-- START Information supplied --
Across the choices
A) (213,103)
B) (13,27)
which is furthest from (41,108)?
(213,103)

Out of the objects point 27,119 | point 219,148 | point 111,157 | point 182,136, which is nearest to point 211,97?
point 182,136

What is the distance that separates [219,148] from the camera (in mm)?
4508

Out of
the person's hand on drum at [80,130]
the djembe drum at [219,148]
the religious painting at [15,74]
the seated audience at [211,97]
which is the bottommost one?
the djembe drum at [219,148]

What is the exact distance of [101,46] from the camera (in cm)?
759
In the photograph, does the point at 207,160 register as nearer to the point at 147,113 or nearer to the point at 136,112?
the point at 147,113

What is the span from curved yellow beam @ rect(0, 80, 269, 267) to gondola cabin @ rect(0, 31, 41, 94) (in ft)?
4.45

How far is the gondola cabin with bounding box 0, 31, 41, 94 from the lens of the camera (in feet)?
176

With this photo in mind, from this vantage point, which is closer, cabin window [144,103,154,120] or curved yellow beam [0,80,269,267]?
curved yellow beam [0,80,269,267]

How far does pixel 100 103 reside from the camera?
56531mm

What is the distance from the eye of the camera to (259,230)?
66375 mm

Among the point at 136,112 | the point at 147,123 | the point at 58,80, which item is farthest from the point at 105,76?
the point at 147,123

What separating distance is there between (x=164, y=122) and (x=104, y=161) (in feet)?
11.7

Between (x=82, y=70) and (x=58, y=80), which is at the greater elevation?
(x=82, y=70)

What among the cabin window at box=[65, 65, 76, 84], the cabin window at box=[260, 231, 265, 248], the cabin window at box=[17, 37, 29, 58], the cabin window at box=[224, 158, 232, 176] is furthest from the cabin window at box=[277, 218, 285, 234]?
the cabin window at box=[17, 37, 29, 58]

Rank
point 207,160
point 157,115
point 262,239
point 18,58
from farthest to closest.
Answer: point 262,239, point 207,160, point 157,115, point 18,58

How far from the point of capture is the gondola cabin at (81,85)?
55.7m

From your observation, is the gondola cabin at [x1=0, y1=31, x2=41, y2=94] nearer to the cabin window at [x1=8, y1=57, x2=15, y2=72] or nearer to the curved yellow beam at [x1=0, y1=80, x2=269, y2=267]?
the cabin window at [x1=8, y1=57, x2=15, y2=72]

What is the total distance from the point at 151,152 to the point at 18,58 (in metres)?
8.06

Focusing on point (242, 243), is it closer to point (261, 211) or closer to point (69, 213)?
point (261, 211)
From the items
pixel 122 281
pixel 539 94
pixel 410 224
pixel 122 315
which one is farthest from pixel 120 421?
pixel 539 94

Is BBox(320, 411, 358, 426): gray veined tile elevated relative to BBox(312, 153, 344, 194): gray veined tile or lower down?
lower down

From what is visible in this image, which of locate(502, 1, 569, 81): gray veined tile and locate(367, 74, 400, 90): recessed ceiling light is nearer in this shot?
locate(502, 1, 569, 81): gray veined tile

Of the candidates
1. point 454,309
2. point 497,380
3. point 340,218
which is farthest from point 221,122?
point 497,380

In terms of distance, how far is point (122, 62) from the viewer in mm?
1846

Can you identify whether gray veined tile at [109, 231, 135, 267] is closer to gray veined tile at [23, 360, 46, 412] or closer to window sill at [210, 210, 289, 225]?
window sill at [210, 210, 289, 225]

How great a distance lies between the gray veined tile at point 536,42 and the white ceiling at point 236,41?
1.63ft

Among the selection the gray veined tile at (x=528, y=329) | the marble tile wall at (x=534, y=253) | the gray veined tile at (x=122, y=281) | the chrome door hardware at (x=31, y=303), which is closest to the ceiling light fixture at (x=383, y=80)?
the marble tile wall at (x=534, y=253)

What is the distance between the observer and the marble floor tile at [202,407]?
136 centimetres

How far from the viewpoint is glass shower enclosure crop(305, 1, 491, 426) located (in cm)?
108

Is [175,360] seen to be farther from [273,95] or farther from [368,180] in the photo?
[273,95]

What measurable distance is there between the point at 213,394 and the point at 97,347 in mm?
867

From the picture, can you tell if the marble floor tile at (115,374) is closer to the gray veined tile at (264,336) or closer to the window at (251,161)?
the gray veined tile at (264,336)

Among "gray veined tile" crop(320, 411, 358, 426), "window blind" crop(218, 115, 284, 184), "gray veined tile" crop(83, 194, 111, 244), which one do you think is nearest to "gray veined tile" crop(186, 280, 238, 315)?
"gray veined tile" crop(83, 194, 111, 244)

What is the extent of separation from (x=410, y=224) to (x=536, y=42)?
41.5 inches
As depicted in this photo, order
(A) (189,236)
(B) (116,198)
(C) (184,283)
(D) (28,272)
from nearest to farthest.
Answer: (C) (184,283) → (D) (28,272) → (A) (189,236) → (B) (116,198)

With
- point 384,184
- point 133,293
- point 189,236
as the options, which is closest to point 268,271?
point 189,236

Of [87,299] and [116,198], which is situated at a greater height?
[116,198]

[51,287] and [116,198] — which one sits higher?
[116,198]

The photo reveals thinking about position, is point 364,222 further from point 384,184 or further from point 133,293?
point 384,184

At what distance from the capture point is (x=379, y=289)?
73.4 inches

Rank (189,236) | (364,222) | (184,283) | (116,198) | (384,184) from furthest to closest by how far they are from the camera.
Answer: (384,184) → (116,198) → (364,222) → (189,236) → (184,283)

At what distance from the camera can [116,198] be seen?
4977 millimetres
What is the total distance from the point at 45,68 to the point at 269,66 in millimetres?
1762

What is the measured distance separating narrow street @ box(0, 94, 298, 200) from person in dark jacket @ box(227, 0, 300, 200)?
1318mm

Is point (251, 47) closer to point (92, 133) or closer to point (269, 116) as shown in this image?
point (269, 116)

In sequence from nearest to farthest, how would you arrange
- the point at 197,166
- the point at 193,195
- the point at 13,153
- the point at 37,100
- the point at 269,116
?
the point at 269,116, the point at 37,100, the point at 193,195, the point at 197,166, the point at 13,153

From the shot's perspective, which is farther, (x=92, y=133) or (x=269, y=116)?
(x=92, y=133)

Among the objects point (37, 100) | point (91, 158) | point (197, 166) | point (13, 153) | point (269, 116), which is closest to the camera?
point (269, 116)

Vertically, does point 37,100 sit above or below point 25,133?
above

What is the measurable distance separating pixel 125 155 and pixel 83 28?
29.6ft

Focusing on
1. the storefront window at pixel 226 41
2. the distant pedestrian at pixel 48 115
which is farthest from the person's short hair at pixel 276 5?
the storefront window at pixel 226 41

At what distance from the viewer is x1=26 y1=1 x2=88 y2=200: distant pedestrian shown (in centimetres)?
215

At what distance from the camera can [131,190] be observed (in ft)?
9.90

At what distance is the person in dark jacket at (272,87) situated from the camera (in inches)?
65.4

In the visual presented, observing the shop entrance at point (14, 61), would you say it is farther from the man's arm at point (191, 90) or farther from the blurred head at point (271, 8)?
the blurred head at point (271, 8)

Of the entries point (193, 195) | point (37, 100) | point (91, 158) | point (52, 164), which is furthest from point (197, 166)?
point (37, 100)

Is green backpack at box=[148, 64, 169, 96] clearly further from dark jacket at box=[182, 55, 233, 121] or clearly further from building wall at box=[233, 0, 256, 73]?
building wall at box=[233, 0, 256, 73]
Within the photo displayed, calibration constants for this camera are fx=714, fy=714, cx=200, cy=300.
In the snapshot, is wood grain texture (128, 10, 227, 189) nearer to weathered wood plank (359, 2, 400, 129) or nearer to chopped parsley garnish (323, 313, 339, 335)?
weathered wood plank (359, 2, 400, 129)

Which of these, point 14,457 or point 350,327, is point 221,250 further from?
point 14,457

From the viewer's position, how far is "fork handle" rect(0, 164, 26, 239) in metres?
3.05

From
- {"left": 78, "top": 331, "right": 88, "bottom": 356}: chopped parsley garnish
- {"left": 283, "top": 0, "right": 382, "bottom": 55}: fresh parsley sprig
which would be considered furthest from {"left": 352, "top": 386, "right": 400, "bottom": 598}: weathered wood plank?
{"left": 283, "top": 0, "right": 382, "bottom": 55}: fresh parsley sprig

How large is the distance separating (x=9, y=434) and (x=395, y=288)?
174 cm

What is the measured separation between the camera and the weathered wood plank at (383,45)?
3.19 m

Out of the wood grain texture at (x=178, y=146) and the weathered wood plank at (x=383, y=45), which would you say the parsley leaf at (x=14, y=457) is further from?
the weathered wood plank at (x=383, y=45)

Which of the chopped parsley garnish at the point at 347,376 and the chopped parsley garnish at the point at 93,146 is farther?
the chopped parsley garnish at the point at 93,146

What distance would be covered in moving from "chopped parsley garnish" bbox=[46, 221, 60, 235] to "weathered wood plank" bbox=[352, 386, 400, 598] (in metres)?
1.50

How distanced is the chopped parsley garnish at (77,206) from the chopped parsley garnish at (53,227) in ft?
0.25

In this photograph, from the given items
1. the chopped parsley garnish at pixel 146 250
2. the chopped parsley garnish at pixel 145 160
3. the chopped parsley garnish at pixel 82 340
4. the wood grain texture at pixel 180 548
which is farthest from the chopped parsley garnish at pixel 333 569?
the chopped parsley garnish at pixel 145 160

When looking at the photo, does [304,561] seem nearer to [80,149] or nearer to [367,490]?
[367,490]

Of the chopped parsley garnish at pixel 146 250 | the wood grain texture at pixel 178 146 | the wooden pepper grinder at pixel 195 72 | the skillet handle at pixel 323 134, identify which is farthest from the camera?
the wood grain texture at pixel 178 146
-- END Information supplied --
= Instructions for the task =
Return, word for word, each line from the line that contains "How distanced is" to the end of the listing above; include both end lines and nothing else.

= Exercise solution =
How distanced is the chopped parsley garnish at (77,206) from the chopped parsley garnish at (53,227) in ft?
0.25

In this photograph, from the given items
1. the chopped parsley garnish at pixel 146 250
2. the chopped parsley garnish at pixel 145 160
3. the chopped parsley garnish at pixel 82 340
4. the wood grain texture at pixel 180 548
which is farthest from the chopped parsley garnish at pixel 333 569?
the chopped parsley garnish at pixel 145 160

When looking at the photo, does [304,561] seem nearer to [80,149] or nearer to [367,490]?
[367,490]

Of the chopped parsley garnish at pixel 146 250 | the wood grain texture at pixel 178 146 | the wooden pepper grinder at pixel 195 72 | the skillet handle at pixel 323 134, identify which is farthest from the camera?
the wood grain texture at pixel 178 146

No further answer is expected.